[Stored data]
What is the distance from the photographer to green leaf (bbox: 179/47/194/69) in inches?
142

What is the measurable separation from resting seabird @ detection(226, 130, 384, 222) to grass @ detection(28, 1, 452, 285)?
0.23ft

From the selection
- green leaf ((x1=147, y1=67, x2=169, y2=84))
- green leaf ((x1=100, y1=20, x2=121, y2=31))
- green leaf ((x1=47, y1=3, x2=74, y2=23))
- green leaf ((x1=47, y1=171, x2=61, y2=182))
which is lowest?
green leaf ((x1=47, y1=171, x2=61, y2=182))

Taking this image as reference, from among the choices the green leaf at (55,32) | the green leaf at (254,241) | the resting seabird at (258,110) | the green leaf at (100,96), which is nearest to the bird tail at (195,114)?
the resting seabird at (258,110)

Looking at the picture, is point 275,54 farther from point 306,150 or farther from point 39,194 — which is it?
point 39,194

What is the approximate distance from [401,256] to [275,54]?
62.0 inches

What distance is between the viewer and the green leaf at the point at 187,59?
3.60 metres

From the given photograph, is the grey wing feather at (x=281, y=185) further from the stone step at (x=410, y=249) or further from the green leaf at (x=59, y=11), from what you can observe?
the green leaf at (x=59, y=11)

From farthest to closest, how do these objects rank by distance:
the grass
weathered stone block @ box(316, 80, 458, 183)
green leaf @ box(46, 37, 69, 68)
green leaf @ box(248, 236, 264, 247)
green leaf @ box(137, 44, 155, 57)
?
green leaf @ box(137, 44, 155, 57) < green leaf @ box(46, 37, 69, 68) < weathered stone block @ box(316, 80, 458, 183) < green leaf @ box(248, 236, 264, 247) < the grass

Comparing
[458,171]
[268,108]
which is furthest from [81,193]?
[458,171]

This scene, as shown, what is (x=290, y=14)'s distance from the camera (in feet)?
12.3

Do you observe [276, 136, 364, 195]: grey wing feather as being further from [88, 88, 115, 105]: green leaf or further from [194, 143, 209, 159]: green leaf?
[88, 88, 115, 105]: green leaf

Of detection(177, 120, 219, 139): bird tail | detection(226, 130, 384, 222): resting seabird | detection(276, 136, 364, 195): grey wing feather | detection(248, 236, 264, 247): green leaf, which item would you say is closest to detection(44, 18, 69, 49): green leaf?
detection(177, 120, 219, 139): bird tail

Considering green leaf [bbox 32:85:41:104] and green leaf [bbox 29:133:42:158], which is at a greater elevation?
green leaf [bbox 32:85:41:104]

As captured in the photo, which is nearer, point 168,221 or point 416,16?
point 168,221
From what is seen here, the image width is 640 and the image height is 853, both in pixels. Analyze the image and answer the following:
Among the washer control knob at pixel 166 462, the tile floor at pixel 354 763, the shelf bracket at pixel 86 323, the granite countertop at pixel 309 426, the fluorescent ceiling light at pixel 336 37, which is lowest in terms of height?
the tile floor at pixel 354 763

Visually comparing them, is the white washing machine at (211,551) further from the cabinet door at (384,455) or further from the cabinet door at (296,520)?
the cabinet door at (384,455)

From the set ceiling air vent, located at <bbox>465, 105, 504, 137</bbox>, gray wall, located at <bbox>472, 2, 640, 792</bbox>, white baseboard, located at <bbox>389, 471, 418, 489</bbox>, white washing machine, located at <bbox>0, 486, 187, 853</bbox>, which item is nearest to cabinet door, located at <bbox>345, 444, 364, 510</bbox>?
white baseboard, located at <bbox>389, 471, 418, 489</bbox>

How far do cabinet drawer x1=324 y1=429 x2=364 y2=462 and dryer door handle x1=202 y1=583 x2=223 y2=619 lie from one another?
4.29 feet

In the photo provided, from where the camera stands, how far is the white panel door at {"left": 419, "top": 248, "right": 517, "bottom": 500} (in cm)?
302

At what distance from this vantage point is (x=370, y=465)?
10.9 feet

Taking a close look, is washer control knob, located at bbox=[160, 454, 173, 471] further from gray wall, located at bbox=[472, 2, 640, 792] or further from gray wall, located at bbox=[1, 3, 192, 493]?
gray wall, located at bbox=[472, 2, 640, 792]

# EXERCISE PROMPT
Rewrite the data from the line containing "Taking a close" through the end, changing "washer control knob" to "dryer control knob" and keeping everything else the same.

# SOLVED PROBLEM
Taking a close look, is dryer control knob, located at bbox=[160, 454, 173, 471] further from gray wall, located at bbox=[472, 2, 640, 792] or further from gray wall, located at bbox=[1, 3, 192, 493]?
gray wall, located at bbox=[472, 2, 640, 792]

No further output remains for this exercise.